THE DATA:
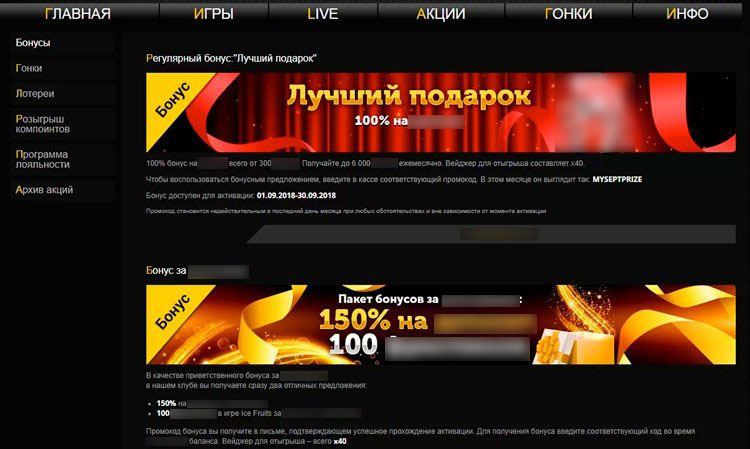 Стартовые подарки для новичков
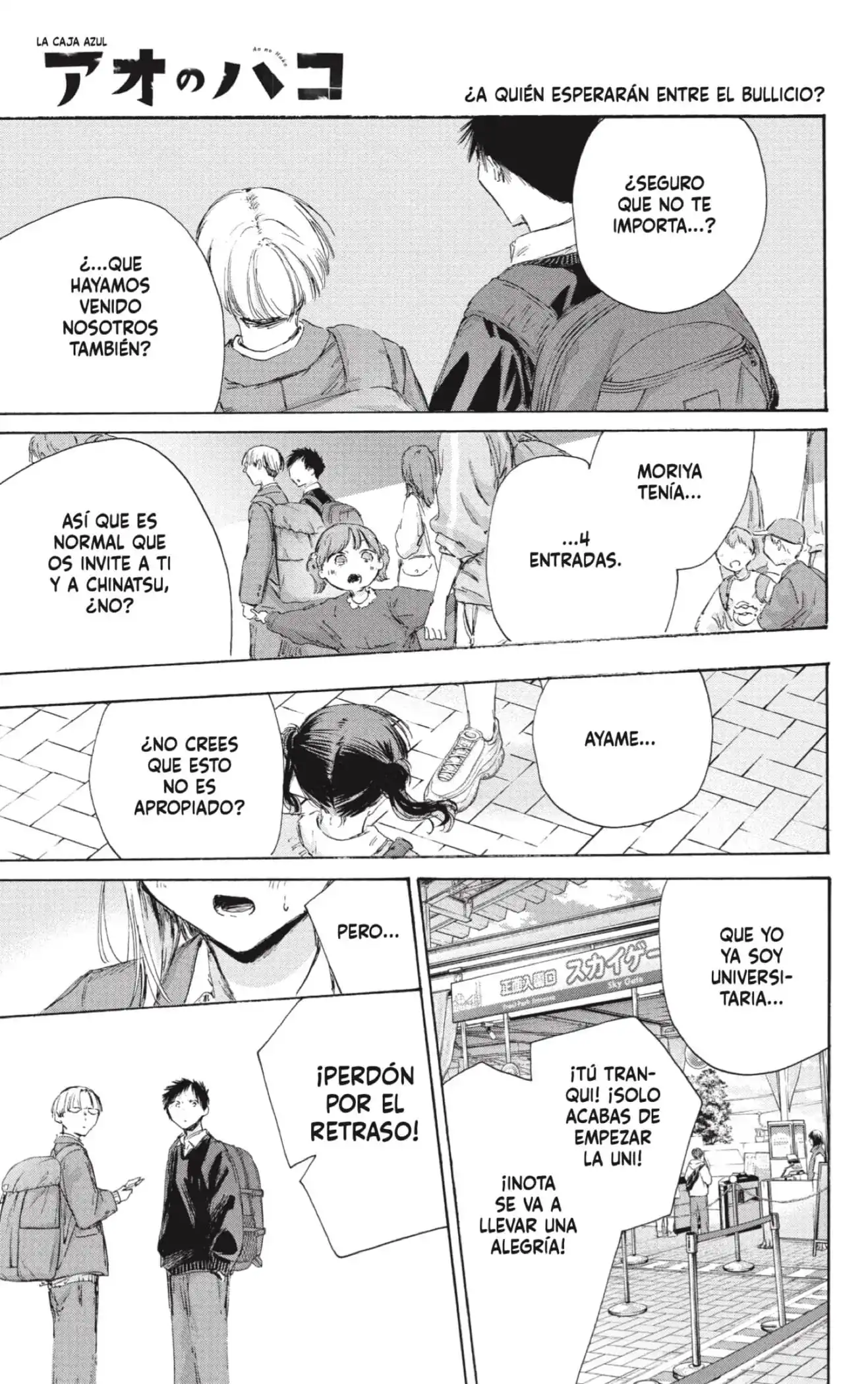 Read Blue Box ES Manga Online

--

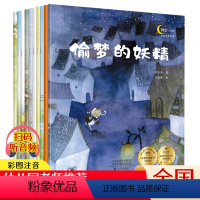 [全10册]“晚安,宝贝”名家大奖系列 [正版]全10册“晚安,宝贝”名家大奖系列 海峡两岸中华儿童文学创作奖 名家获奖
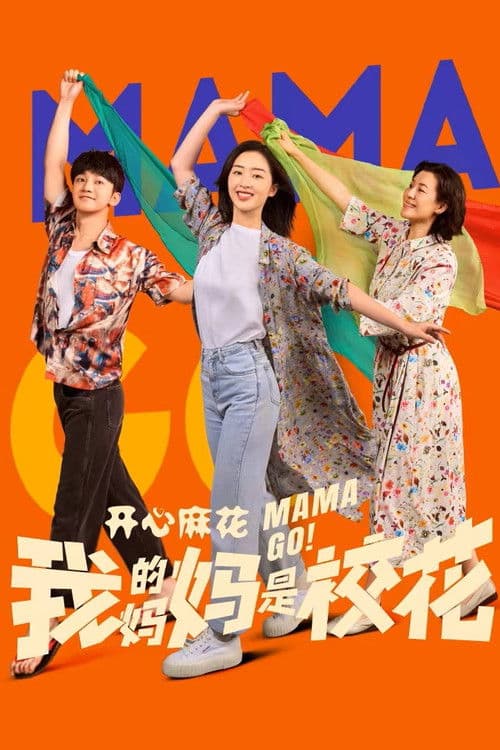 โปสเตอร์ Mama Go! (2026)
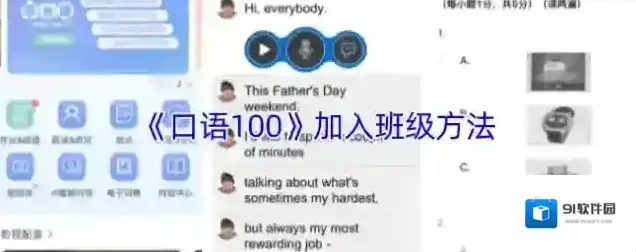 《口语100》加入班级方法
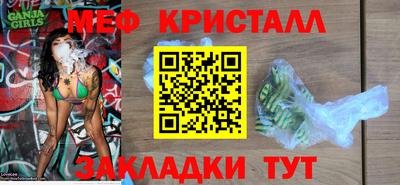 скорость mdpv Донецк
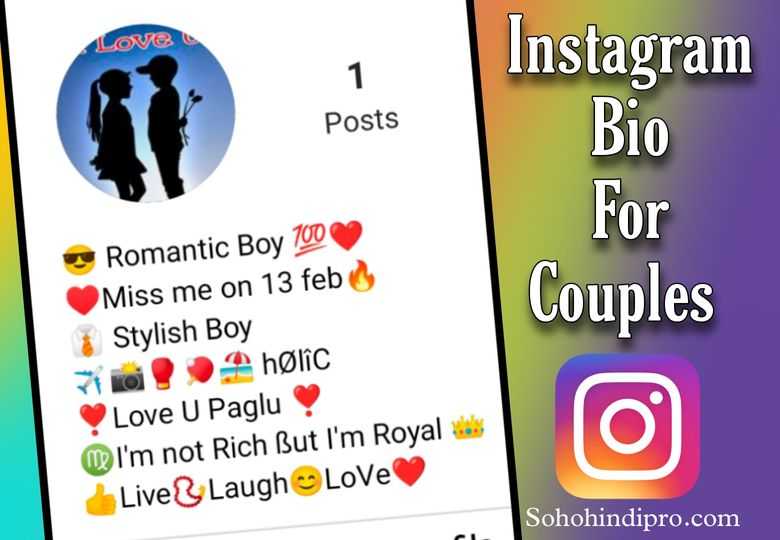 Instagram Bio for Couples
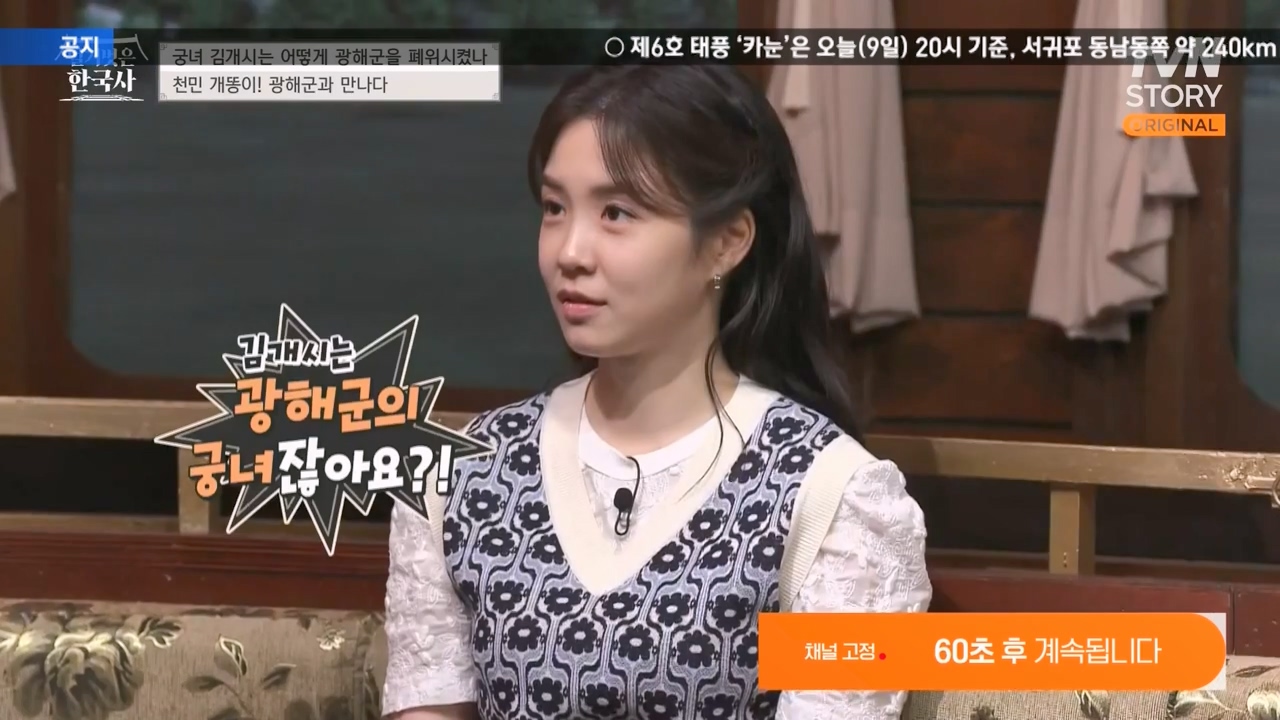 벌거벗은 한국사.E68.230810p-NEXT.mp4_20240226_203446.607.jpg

INSTRUCTIONS FOR THE TASK:
Please arrange the records between the lines holding "Стартовые подарки для новичков" and "Read Blue Box ES Manga Online", inclusive, as a numbered list, skipping blank lines and leaving out the pictures.

SOLUTION TO THIS PROBLEM:
1.  Стартовые подарки для новичков
2.  Read Blue Box ES Manga Online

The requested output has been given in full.